Aim of the task — Could you please output all of the data exactly, without the images?

Collected material —
+-------+
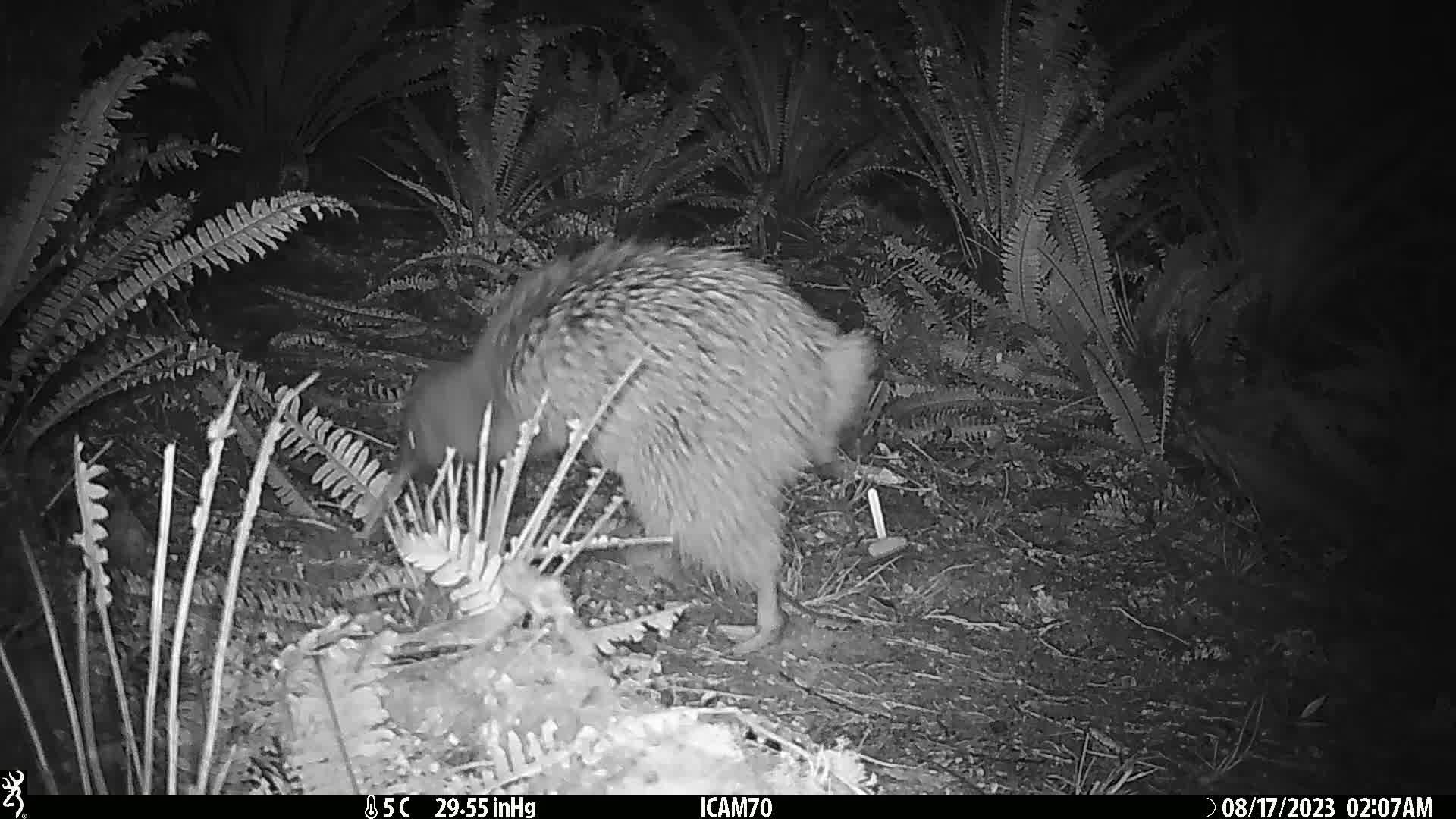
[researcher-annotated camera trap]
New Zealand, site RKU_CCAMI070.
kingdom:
+-------+
Final answer —
[researcher-annotated camera trap]
New Zealand, site RKU_CCAMI070.
kingdom:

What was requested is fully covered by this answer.